* _Textauszug_
━━━━━━━━
Eins, zwei, drei - ich komme!

Giant Sand
So richtig wird man Howe Gelb in diesem Leben sicherlich nicht mehr entschlüsseln können. Dafür ist der Mann einfach zu cool und abgehangen. Man kann es aber ja mal versuchen. Howe ist ja zum Glück einer dieser Musikanten, bei denen man nie weiß, was als nächstes kommt. Darin ist er z.B. Neil Young sehr ähnlich. Allerdings ist das Ergebnis stets überraschend und z.T. gewöhnungsbedürftig. Sei es seine rätselhafte Sammlung von Piano-Instrumentals, "Lull", oder etwa das neue Giant Sand-Album, "Cover Magazine" - eine eklektische Sammlung außergewöhnlicher Coverversionen von Black Sabbath über Johnny Cash bis hin zu Goldfrapp. Aber im Howe Gelb Universum macht alles immer irgendwie Sinn - allerdings nicht immer auf Anhieb: "Ich weiß auch nicht immer genau, warum ich etwas so und so mache und Sinn machen tut es manchmal erst im Nachhinein. Ich arbeite, indem ich so lange Stücke aufnehme, bis es so viele sind, daß ich aus ihnen auswählen kann. So ist auch das 'Cover Magazine' entstanden. Es war nicht geplant, eine Cover-CD zu machen, entwickelte sich dann aber dahin."
━━━━━━━━
* _Aufgaben_
A: Beantworte anhand des Textes über Howe Gelb:
(i) Welchem Musiker ist Howe Gelb laut Text sehr ähnlich?
(ii) Wie heißt seine Sammlung von Piano-Instrumentals?
(iii) Welche drei Künstler markieren die Spannweite der Coverversionen auf „Cover Magazine“?
B: Gib aus den Datenzeilen wortgetreu wieder: Setze bei der Zeile ein, die „How far is (x=48, y=23)“ enthält, und schließe mit dem Ende der Datenzeilen ab.

Auszüge aus Daten zu räumlichen Fragen
━━━━━━━━
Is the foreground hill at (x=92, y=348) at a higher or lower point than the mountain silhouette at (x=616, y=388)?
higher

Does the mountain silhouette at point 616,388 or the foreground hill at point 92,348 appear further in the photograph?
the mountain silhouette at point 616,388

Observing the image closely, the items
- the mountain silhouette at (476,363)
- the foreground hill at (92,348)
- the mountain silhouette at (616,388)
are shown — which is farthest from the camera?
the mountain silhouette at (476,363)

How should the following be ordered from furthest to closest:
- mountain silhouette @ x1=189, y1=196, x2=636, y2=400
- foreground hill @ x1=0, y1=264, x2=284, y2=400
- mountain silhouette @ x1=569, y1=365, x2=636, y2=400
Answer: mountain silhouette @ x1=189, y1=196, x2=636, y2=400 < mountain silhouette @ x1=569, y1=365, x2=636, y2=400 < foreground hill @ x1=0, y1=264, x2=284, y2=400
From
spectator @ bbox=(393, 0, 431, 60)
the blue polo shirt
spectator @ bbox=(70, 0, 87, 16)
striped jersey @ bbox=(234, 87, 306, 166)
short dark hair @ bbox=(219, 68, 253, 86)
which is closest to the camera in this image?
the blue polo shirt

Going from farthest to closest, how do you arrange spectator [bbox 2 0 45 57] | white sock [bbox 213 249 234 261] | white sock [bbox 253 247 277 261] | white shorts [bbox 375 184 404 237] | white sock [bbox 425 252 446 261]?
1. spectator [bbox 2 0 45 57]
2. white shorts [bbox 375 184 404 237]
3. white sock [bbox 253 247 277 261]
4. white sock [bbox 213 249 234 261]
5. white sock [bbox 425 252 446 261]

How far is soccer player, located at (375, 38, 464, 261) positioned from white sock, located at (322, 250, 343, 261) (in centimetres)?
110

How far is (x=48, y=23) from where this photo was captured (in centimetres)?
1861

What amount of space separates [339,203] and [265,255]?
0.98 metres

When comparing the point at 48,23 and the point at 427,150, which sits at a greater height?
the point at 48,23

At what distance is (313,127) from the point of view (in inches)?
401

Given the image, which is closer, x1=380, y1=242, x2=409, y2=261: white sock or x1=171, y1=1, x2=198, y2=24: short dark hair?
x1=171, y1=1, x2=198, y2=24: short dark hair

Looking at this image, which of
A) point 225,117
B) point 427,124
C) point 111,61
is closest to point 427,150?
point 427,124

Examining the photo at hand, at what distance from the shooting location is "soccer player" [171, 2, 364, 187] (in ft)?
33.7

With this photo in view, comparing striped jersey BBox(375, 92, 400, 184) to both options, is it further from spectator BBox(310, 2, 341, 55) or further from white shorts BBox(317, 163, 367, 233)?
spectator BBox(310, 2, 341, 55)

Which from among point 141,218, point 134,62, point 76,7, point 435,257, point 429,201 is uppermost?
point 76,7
━━━━━━━━
* _Antworten_
A:
(i) Neil Young
(ii) „Lull“
(iii) Black Sabbath, Johnny Cash und Goldfrapp

B:
How far is (x=48, y=23) from where this photo was captured (in centimetres)?
1861

What amount of space separates [339,203] and [265,255]?
0.98 metres

When comparing the point at 48,23 and the point at 427,150, which sits at a greater height?
the point at 48,23

At what distance is (313,127) from the point of view (in inches)?
401

Given the image, which is closer, x1=380, y1=242, x2=409, y2=261: white sock or x1=171, y1=1, x2=198, y2=24: short dark hair?
x1=171, y1=1, x2=198, y2=24: short dark hair

Looking at this image, which of
A) point 225,117
B) point 427,124
C) point 111,61
is closest to point 427,150?
point 427,124

Examining the photo at hand, at what distance from the shooting location is "soccer player" [171, 2, 364, 187] (in ft)?
33.7

With this photo in view, comparing striped jersey BBox(375, 92, 400, 184) to both options, is it further from spectator BBox(310, 2, 341, 55) or further from white shorts BBox(317, 163, 367, 233)?
spectator BBox(310, 2, 341, 55)

Which from among point 141,218, point 134,62, point 76,7, point 435,257, point 429,201 is uppermost?
point 76,7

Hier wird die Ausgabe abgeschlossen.